▸ **TEXT SHOWN**

2) Signaling in-band with the data.
3) Signaling over dedicated signaling VCs.
4) Implicitly sharing existing VCs for IP over ATM or LAN Emulation.
Note that ATM circuits are not necessarily reliable. As such, the
reliability mechanisms provided by SCMP must be maintained to assure
delivery of all reservation signaling messages.
4.1 Embedded Reservation Signaling Equivalents within ATM Q.2931
Controls
The basic idea in embedding reservation signaling within the ATM
controls is to use the Q.2931 SETUP and CONNECT messages to establish
both reservations and dedicated data paths (virtual circuits) across
the ATM network. This eliminates the need for dedicated signaling
channels, in-band signaling, or out of band mechanisms to communicate
between endpoints. Since SETUP and CONNECT include bandwidth and QoS
information, the basic concept is sound. In fact, this approach will
speed network connection by preventing multiple passes at
establishing a reservation and associated connection. This normally
results from the fact that most higher layer protocols (network and
transport) first require a link to signal their connection
requirements. As such, with ATM, the ATM virtual circuit must be
established before the network and/or transport protocols can do
their own signaling.
Embedded reservation signaling allows the reservation information to
be carried in the SETUP and CONNECT messages, allowing the
reservation protocol to do its signaling simultaneously with the ATM
signaling.

▸ **STORED ROWS**

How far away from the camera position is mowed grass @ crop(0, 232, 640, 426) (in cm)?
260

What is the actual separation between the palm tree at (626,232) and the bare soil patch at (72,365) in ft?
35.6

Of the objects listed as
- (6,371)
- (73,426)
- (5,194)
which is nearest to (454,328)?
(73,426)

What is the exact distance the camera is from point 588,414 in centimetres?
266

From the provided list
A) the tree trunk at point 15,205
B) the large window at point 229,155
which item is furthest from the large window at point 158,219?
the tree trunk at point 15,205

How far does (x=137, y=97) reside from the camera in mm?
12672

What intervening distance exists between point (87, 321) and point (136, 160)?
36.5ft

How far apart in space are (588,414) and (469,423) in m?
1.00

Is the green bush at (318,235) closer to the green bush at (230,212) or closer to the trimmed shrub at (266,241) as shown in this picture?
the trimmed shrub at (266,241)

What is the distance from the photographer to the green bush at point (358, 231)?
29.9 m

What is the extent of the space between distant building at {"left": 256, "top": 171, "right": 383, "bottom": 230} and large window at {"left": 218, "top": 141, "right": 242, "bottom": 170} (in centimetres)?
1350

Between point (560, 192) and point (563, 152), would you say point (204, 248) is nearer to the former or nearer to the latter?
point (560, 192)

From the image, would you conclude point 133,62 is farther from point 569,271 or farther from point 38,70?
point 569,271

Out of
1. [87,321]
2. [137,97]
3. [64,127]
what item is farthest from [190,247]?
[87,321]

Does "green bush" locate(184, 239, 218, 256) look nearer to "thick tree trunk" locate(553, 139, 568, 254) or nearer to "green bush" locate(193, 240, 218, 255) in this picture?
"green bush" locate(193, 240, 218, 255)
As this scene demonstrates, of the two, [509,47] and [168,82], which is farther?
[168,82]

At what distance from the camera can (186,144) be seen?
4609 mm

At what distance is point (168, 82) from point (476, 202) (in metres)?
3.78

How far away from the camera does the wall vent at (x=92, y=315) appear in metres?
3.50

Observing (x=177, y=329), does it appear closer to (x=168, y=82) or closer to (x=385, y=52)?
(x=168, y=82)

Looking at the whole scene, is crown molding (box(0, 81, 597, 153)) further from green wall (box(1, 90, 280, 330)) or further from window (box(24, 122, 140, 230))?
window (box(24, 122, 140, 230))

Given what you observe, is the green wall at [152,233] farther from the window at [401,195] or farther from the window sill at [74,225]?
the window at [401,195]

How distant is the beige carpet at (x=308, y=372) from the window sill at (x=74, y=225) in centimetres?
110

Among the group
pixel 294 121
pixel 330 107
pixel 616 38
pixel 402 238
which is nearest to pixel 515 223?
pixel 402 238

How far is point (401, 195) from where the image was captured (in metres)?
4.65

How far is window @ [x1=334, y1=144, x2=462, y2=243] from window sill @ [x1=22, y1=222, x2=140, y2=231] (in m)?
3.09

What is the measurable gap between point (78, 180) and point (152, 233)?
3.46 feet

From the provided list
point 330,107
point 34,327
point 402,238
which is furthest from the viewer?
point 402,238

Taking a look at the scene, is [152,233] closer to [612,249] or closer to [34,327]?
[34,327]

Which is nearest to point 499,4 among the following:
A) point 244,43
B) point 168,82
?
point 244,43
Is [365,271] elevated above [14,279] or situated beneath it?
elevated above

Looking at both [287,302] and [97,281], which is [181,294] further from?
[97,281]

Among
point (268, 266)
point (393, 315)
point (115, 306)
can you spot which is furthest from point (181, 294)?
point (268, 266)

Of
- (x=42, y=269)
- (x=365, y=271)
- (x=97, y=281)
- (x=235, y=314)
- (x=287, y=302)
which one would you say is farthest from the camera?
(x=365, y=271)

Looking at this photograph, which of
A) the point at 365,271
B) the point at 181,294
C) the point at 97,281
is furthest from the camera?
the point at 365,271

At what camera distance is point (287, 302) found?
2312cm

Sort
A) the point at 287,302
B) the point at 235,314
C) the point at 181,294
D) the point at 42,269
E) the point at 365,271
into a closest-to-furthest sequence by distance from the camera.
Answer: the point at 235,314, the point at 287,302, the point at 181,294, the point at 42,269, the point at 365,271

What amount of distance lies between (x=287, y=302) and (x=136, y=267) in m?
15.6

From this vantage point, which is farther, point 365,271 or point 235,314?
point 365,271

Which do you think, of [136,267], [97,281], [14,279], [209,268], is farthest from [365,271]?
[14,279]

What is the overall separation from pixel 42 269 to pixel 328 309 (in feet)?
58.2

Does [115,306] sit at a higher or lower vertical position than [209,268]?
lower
==
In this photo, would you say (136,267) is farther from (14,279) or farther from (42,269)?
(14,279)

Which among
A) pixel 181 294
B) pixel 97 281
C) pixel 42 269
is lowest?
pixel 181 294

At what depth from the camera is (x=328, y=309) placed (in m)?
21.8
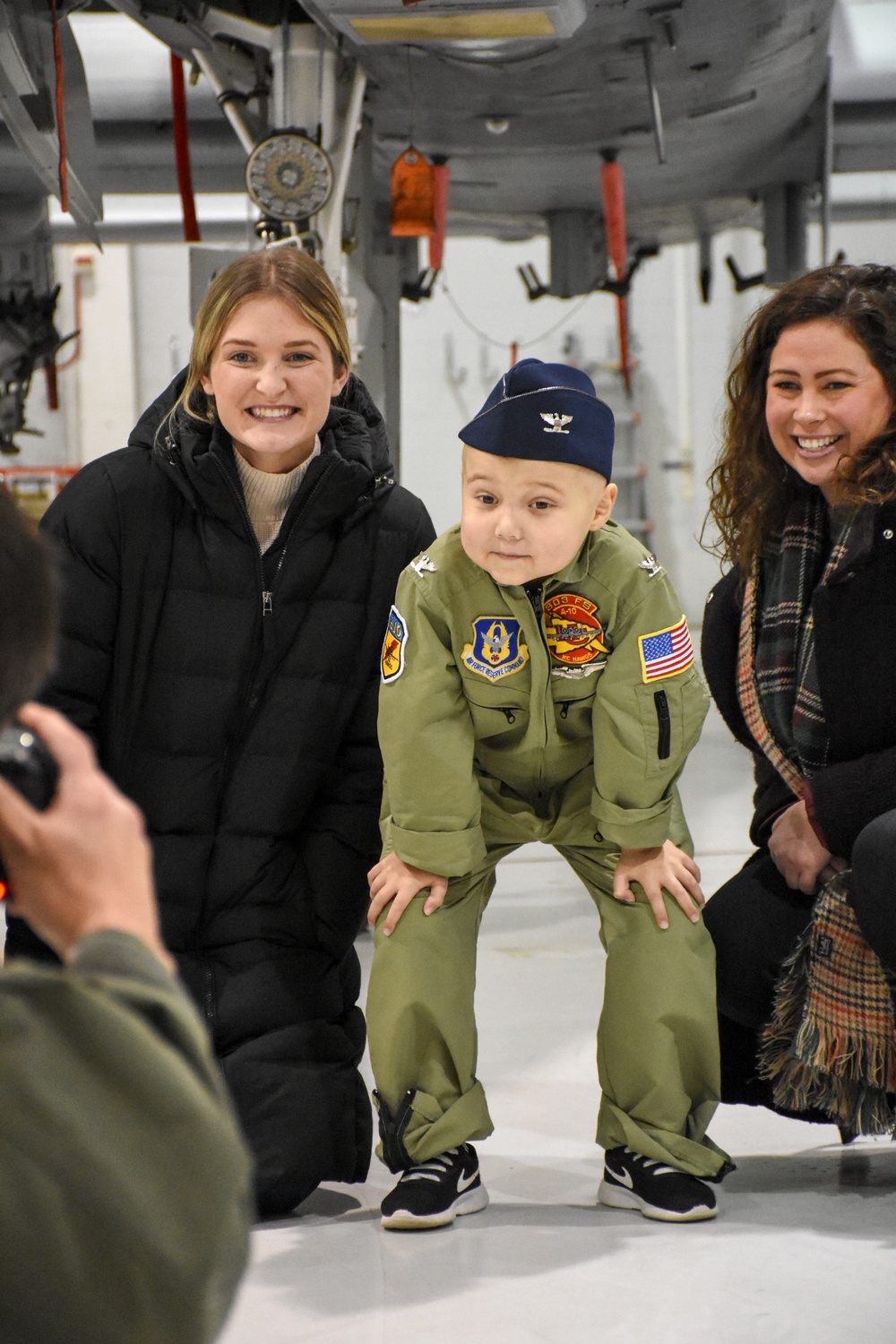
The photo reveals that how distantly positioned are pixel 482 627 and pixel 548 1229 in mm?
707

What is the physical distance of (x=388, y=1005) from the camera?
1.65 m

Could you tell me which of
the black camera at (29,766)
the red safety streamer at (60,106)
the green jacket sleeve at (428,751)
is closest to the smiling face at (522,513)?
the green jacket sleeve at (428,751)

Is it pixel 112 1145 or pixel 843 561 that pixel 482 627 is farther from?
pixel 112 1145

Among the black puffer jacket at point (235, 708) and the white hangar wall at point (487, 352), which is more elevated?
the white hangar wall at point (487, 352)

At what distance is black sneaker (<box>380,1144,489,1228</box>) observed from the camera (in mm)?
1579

▸ **INSTRUCTIONS TO FOLLOW**
Write out the passage from "3) Signaling over" to "reservation signaling messages." word for word, as it appears in the ATM signaling text above.

▸ **WRITTEN SOLUTION**
3) Signaling over dedicated signaling VCs.
4) Implicitly sharing existing VCs for IP over ATM or LAN Emulation.
Note that ATM circuits are not necessarily reliable. As such, the
reliability mechanisms provided by SCMP must be maintained to assure
delivery of all reservation signaling messages.